• **Document passage**
begin
Combining meticulous research with savage indignation, Green exposes the inaccuracies, prejudices, and outright incompetence of Gaddis's reviewers to argue that the review media is ill-equipped to deal with masterpieces of innovative fiction, much preferring safe, predictable books that reassure rather than question conventional literary expectations.
Despite his careful scholarship, Green is not a dispassionate commentator but an impassioned satirist, working in a rogue tradition that looks back to Swift's ferocious pamphlets. Originally published as a three-part series in his own magazine called newspaper—which Gilbert Sorrentino has described as "one of the authentic minor splendors of New York literary life in the late fifties and early sixties"—this is the first time Fire the Bastards! has appeared in book form. Gaddis scholar Steven Moore has written an introduction filling in the background to this unique work and comparing the book-reviewing media of today with that of the fifties.
end
• **Dataset rows**
begin
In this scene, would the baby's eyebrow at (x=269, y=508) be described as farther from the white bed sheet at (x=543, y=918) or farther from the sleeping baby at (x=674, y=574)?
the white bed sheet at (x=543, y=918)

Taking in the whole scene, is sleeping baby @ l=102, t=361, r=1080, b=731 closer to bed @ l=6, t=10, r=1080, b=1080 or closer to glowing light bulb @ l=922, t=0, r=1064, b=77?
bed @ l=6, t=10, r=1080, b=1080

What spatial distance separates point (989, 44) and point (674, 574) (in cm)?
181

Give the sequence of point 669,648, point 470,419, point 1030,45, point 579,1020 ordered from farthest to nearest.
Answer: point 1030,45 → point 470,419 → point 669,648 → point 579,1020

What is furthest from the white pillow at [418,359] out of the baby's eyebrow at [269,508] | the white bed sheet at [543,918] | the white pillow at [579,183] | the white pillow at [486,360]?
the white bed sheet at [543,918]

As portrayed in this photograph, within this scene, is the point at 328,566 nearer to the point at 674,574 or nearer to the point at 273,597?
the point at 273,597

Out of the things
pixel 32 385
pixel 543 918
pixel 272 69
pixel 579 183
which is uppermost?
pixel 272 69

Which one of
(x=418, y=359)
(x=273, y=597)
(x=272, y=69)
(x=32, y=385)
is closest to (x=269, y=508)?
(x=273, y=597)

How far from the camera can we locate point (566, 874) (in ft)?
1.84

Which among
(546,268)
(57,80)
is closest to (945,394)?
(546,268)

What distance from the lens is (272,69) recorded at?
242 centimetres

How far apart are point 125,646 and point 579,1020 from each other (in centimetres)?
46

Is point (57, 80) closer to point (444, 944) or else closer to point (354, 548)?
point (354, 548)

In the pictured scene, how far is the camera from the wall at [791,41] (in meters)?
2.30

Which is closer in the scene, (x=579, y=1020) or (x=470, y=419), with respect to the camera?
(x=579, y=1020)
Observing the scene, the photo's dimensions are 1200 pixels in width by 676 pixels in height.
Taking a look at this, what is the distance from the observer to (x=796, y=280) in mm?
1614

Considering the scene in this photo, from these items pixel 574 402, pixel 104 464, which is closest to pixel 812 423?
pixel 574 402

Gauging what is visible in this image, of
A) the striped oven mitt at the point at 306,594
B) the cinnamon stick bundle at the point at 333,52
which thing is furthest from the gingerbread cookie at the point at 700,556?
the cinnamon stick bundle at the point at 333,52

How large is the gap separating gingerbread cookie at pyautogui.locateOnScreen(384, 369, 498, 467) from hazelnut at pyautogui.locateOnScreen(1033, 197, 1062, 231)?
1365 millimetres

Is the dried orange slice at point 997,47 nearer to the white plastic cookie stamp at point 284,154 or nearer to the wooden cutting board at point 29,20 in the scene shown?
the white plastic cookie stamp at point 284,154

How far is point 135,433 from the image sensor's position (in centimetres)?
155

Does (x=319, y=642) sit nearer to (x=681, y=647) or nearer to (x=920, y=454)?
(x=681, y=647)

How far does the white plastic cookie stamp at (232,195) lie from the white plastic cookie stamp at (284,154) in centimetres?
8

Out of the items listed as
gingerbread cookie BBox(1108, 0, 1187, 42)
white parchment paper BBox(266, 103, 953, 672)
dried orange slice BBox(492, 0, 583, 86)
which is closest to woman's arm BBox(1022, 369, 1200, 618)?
end
• **Instructions for the task**
Return the full passage on Fire the Bastards! word for word. Work from the passage on Fire the Bastards! alone, leaving the records aside.

• **Answer for this exercise**
Combining meticulous research with savage indignation, Green exposes the inaccuracies, prejudices, and outright incompetence of Gaddis's reviewers to argue that the review media is ill-equipped to deal with masterpieces of innovative fiction, much preferring safe, predictable books that reassure rather than question conventional literary expectations.
Despite his careful scholarship, Green is not a dispassionate commentator but an impassioned satirist, working in a rogue tradition that looks back to Swift's ferocious pamphlets. Originally published as a three-part series in his own magazine called newspaper—which Gilbert Sorrentino has described as "one of the authentic minor splendors of New York literary life in the late fifties and early sixties"—this is the first time Fire the Bastards! has appeared in book form. Gaddis scholar Steven Moore has written an introduction filling in the background to this unique work and comparing the book-reviewing media of today with that of the fifties.